◆ SHORT EXERCISE ◆
Rewrite everything from the line containing "Observing the palmetto" down to the end of the lines, putting "white skirting board" in place of "white baseboard" and changing nothing else. Omit the pictures.

Lines contained in a dataset:
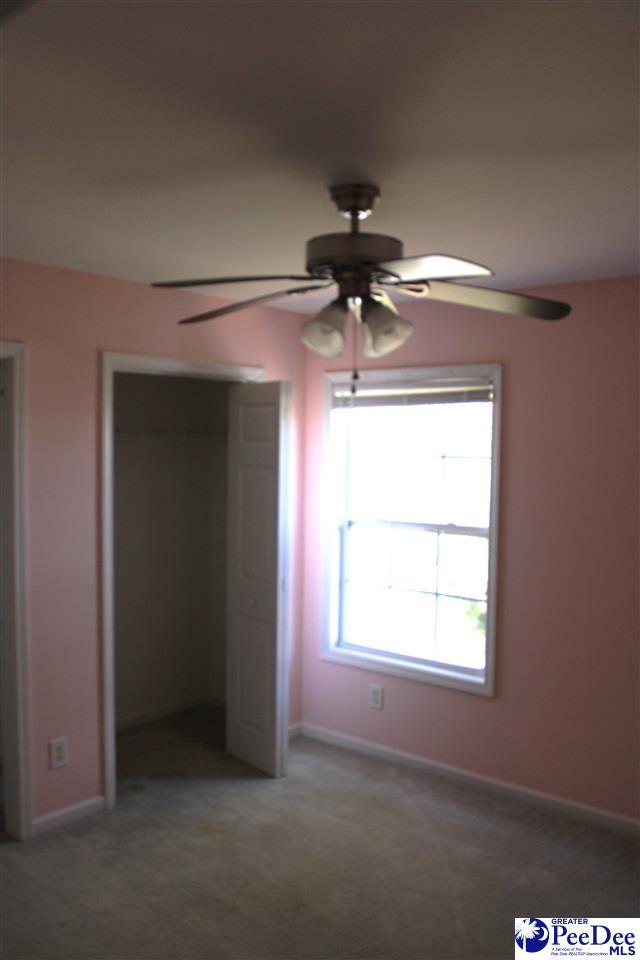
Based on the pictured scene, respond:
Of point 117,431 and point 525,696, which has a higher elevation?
point 117,431

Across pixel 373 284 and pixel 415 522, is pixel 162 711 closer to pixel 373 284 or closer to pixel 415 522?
pixel 415 522

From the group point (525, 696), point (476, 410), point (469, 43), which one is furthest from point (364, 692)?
point (469, 43)

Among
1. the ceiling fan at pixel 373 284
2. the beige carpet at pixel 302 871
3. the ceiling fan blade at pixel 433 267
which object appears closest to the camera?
the ceiling fan blade at pixel 433 267

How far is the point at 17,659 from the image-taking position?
3.43 m

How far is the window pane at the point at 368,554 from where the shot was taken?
14.8ft

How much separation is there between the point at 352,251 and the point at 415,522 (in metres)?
2.45

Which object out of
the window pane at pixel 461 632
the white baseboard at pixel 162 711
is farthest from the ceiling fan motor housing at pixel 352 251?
the white baseboard at pixel 162 711

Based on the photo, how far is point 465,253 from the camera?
3.16 metres

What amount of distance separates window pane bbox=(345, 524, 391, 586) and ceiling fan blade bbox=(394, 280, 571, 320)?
2.40 m

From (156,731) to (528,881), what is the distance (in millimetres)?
2466

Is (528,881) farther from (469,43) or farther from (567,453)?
(469,43)

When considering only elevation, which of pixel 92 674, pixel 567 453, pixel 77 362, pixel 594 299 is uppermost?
pixel 594 299

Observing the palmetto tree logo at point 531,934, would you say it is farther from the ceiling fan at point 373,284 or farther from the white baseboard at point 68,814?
the ceiling fan at point 373,284

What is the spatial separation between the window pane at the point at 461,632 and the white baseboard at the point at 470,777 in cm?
56
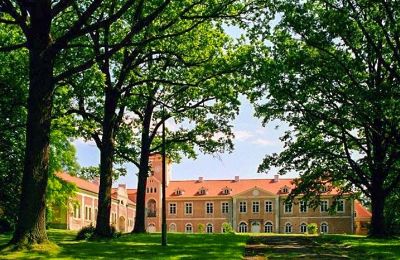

◆ OUTPUT FOR THIS EXERCISE ◆
Observing the palmetto tree logo at point 531,934, would you say it is farther from the ceiling fan at point 373,284 or farther from the white skirting board at point 68,814?
the ceiling fan at point 373,284

What is the spatial separation between the window pane at the point at 461,632 and the white skirting board at the point at 470,777 in cm?
56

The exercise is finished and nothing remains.